Animal-Cruelty Law Crushed by Supreme Court Justices, Could Wind Up Overturned

A current law that makes it a crime to sell videos of animals being tortured or killed is just too damn broad and infringes on free speech, a majority of U.S. Supreme Court justices indicated during formal arguments today.

See veteran reporter Lyle Denniston's excellent blow-by-blow analysis on Scotusblog.

Congress had passed the law in 1999, "mainly ... aimed at videos in which women in high-heeled shoes crush small animals as a type of sexual fetish."

But opponents of the law say it's much too broad and could make such things as videos of bullfighting and of the manufacturing of foie gras illegal, not to mention even documentaries and footage of various blood sports.

The immediate case is U.S. v.

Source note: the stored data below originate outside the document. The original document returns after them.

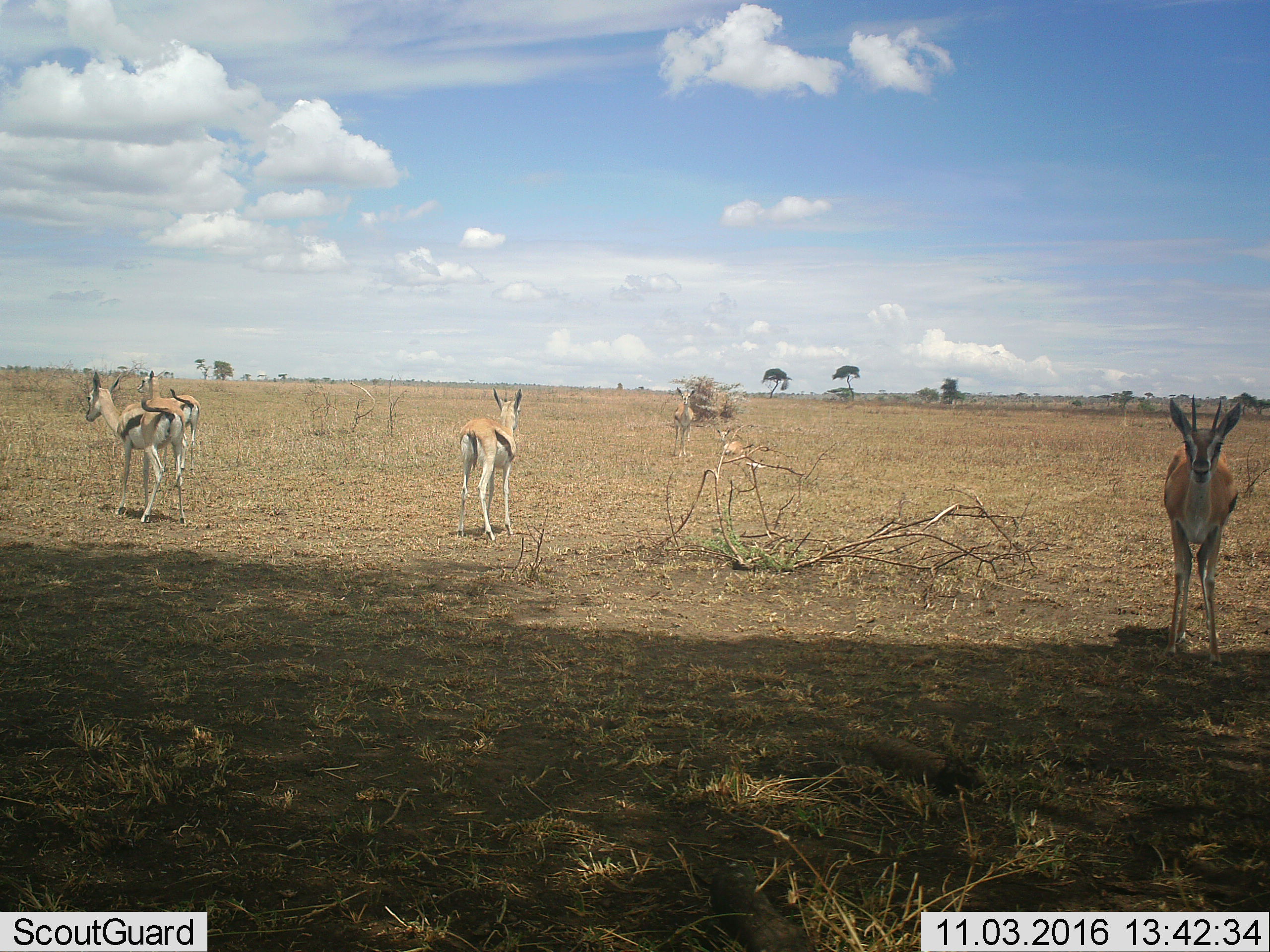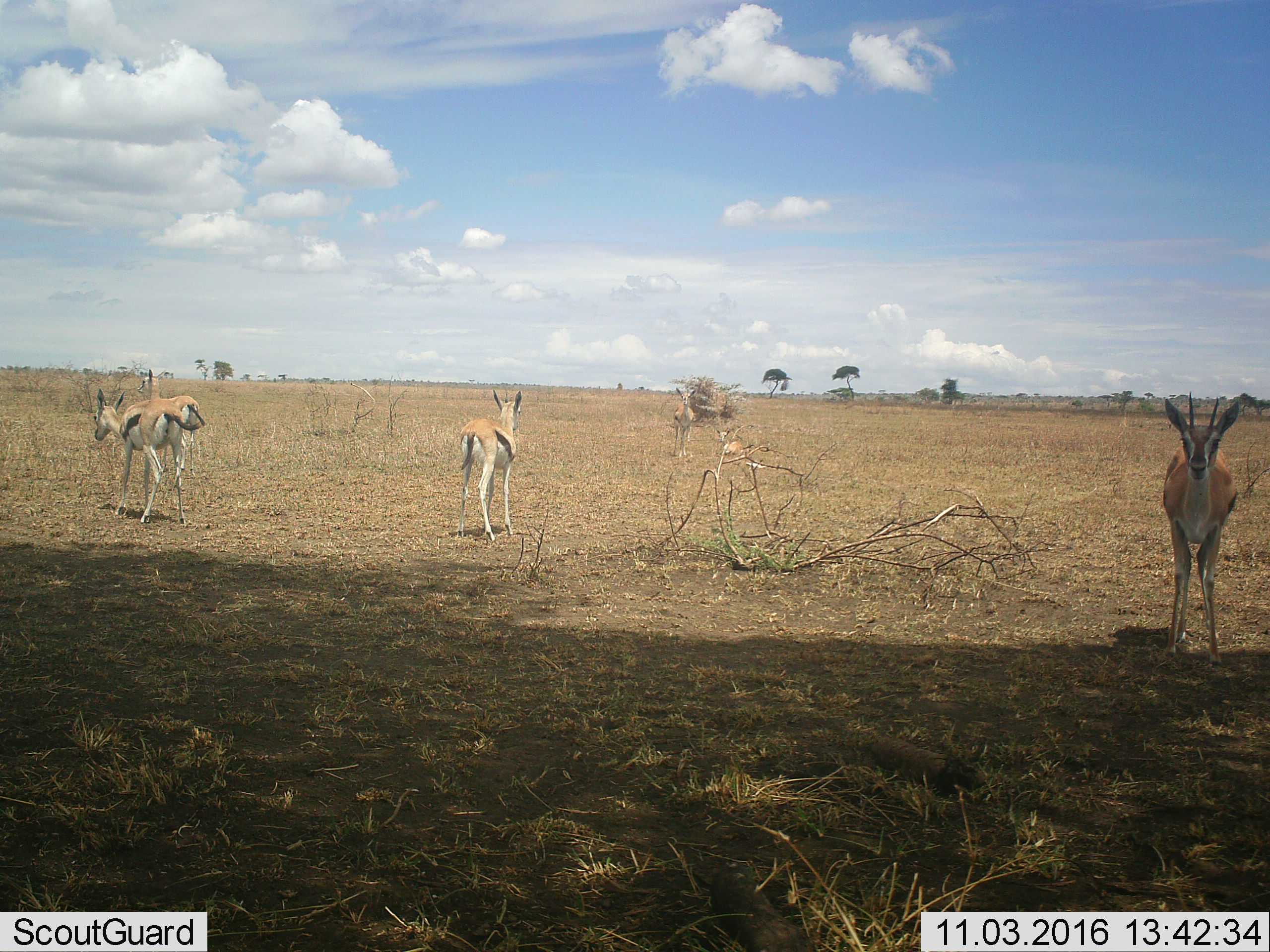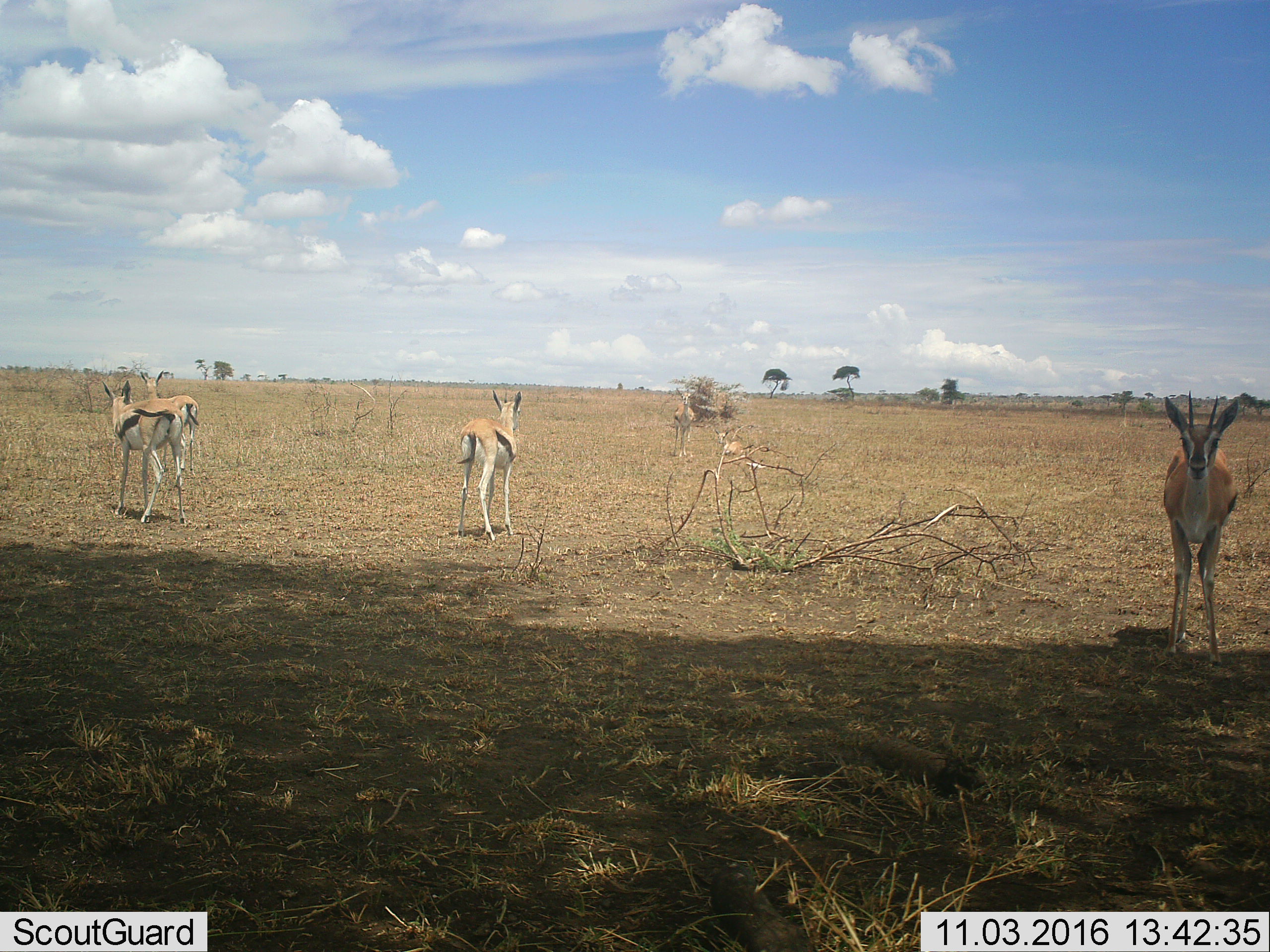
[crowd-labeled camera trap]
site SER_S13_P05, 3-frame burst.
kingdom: Animalia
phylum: Chordata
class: Mammalia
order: Artiodactyla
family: Bovidae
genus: Eudorcas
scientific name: Eudorcas thomsonii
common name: thomson's gazelle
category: gazellethomsons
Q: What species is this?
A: Gazellethomsons (thomson's gazelle) (Eudorcas thomsonii).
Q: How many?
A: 6.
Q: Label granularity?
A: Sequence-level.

Stevens (links to every fucking document and amicus brief here). It involves a Virginia man, Robert Stevens, "who made and sold three videos of pit bulls fighting each other and attacking hogs and wild boars."

Unlike Michael Vick, that other Virginia man who's into dog fights, Stevens doesn't have a pro football career or shoe-endorsement deal.

Best quote jotted down by Denniston on Scotusblog was Justice Antonin Scalia's observation that "it is not up to the government to decide what our worst instincts are."

And who knows more about people's worst instincts than a Supreme Court justice who goes on duck-hunting trips with Dick Cheney?